I could kill that bloody bird. I imagined tying it up and leaving it by the cat flap just like a villain trussing up a heroine and leaving her on the train tracks. When I returned I found it in three neat pieces. I stared at the cat flap. I was standing by the tracks. There was blood on my hands.

--Richard Ross, San Francisco, CA

__________

CENTRAL LOCALE

They left me at the place of impact. With the electrons swirling around the center, she yelled back "Must you always be so still when we crash."

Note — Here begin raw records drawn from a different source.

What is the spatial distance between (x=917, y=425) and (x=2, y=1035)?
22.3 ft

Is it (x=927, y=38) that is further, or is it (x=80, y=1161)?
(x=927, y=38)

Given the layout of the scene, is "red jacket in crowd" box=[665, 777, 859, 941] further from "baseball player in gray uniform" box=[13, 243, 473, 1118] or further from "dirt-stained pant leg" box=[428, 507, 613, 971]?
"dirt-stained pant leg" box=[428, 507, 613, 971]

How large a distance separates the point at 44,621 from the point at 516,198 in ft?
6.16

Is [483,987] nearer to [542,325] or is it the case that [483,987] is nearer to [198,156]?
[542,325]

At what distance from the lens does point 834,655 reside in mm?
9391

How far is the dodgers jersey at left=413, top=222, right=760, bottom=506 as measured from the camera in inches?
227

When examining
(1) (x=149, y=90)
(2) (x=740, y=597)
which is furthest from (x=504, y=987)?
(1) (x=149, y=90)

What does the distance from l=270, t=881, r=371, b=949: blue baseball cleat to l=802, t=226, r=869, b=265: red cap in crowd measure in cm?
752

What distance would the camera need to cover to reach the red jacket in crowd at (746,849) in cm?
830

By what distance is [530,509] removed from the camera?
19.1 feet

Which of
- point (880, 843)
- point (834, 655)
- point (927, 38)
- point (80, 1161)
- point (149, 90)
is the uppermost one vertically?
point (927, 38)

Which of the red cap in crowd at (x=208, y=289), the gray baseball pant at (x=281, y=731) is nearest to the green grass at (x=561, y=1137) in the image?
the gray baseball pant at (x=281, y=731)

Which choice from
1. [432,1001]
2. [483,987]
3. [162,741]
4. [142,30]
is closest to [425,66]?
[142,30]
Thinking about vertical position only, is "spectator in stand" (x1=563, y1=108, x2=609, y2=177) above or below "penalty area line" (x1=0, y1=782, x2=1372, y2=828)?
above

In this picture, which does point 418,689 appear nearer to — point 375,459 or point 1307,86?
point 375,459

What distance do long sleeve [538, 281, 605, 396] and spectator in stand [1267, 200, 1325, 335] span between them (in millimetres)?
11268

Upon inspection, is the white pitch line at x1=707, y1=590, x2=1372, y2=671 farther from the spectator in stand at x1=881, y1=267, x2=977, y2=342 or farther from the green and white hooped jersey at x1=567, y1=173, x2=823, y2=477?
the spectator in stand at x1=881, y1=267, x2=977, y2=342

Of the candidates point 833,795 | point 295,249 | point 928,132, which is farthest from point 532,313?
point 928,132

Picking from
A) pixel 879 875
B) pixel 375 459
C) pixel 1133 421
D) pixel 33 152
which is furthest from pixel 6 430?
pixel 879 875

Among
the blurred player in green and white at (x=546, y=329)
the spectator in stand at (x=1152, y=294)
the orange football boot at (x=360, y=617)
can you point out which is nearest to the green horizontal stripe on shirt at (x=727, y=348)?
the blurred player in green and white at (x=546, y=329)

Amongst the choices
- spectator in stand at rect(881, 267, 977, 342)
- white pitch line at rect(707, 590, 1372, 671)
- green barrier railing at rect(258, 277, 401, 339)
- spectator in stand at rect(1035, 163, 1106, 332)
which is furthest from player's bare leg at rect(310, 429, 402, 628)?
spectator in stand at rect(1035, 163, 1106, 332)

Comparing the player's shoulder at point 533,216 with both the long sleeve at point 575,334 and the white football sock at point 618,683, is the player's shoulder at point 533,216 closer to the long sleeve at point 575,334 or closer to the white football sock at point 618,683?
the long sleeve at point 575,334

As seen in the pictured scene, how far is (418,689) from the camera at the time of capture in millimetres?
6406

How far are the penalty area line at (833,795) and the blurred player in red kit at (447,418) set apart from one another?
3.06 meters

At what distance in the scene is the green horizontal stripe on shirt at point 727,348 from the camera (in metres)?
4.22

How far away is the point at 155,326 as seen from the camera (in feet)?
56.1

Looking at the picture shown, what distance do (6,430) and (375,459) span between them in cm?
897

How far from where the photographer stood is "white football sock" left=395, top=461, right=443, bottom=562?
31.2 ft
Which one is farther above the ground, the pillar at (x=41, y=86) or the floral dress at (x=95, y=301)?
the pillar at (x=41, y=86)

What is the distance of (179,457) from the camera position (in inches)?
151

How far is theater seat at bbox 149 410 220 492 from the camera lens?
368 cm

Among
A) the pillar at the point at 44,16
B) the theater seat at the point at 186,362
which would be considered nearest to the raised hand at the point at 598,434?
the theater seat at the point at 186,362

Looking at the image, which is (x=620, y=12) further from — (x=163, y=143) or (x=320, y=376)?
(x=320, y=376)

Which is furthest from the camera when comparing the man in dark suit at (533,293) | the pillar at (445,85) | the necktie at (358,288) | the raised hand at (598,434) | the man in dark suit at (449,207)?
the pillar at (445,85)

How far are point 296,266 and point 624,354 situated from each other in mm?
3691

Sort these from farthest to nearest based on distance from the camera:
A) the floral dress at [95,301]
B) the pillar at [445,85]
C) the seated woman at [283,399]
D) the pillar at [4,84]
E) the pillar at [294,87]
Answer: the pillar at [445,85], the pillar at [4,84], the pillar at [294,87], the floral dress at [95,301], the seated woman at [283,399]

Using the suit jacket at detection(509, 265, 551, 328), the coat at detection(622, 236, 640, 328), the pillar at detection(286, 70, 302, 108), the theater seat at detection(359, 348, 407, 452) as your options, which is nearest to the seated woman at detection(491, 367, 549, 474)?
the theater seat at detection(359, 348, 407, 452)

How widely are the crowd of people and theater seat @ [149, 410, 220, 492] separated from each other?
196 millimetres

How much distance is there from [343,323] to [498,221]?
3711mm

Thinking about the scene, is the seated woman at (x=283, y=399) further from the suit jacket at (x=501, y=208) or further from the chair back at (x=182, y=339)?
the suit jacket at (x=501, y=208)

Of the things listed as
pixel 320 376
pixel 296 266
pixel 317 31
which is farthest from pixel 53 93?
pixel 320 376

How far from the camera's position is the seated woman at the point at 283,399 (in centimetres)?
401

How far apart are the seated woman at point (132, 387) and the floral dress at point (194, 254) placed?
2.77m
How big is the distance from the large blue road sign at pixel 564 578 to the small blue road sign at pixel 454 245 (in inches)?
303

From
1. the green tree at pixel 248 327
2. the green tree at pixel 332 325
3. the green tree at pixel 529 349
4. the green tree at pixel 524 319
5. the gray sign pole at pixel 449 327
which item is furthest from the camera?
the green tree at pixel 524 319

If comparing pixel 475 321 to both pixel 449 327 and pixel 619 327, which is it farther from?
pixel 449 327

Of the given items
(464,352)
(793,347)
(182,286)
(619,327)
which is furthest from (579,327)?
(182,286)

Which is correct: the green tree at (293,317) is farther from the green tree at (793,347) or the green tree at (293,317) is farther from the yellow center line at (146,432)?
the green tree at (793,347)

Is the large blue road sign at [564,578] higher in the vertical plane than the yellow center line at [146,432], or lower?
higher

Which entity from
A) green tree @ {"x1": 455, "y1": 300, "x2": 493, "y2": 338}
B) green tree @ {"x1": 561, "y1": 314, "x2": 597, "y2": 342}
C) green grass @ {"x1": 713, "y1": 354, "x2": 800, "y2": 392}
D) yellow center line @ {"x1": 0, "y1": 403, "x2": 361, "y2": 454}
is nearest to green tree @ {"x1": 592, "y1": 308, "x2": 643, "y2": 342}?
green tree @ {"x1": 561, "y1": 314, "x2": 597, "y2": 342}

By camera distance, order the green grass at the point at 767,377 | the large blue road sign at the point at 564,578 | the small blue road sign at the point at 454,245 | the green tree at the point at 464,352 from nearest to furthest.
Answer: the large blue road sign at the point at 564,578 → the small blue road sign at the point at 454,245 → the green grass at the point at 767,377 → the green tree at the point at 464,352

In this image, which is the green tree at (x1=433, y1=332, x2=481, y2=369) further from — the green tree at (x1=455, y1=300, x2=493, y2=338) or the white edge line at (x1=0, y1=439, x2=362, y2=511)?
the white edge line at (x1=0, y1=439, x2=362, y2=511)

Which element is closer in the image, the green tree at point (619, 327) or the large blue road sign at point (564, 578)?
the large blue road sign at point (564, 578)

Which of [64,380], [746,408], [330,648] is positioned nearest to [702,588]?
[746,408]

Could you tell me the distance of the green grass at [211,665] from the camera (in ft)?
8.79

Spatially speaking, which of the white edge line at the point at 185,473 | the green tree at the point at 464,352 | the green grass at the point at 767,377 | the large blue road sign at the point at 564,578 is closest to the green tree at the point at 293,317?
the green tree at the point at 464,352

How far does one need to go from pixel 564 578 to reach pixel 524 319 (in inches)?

--Fish Fishtofferson, Alameda, CA

__________

FOR YOUR GRANDMOTHER

Your grandmother does not like Calvino. She is letting you know this right now. “You’ve read Calvino?” you ask, frankly amazed. She has. In fact, unbeknownst to you, she started reading your copy while you were sitting right there at the kitchen table, line editing a story.

--Megan Fitzgerald, Scotts Valley, CA

Sunday, January 31, 2010

Southland Distribution Odyssey

Hi, All!

Below is a timeline of the L.A. distribution run. I made it, but just barely...

Friday, 1/22/10, 8:00 PM: after driving 6.5 hours on the 101S through intermittent rain, arrive in Los Angeles on 3 cylinders, -2 windshield wipers, and 0 heat.

Saturday, 1/23/10, 10:00 AM: car won't start; enlist friend (and friend's car) to distribute matchbooks throughout city.

10:00 AM - 6:00 PM: distribute matchbooks to the following stores:

Skylight Books
Counterpoint Records & Books
Book Soup
Stories
Metropolis Books


Sunday, 1/24/10, 11:00 AM: return to car, install new spark plugs; car still won't start.

11:00 AM - 6:00 PM: check/adjust the following:

distributor and rotor
points and timing
valves
gas and carburetor
battery

No dice.

Monday, 1/25/10, 6:55 AM: call supervisor, inform that I'm stranded in L.A. and won't make work.

7:00 AM - 8:00 AM: panic, ask myself, "In order to get home today, do I...

a) buy new parts, install, and maybe solve car problem, or
b) tow car to mechanic and let the experts do their thing?

9:30 AM: tow car to E&C Motors in Reseda.

10:30 AM - 11:30 AM: stump veteran VW mechanic with mysterious car problem, think, "Will I ever get home?"

11:30 AM: try last possible solution--car STARTS!

11:30 AM - 6:OO PM: after driving 6.5 hours on the 101N through intermittent rain, arrive home on 4 cylinders, -2 windshield wipers, and 0 heat.

Big thanks are sincerely given to the following friends and saviors:

Owen & Emily, for cool-headed advise, a blow-up mattress, and whiskey.
Rob & Anat, for transportation, navigation, conversation, and libation.
Leagh, for cellular roadside assistance.
Brandon, for cellular roadside assurance.
Natalie, for holding it all together.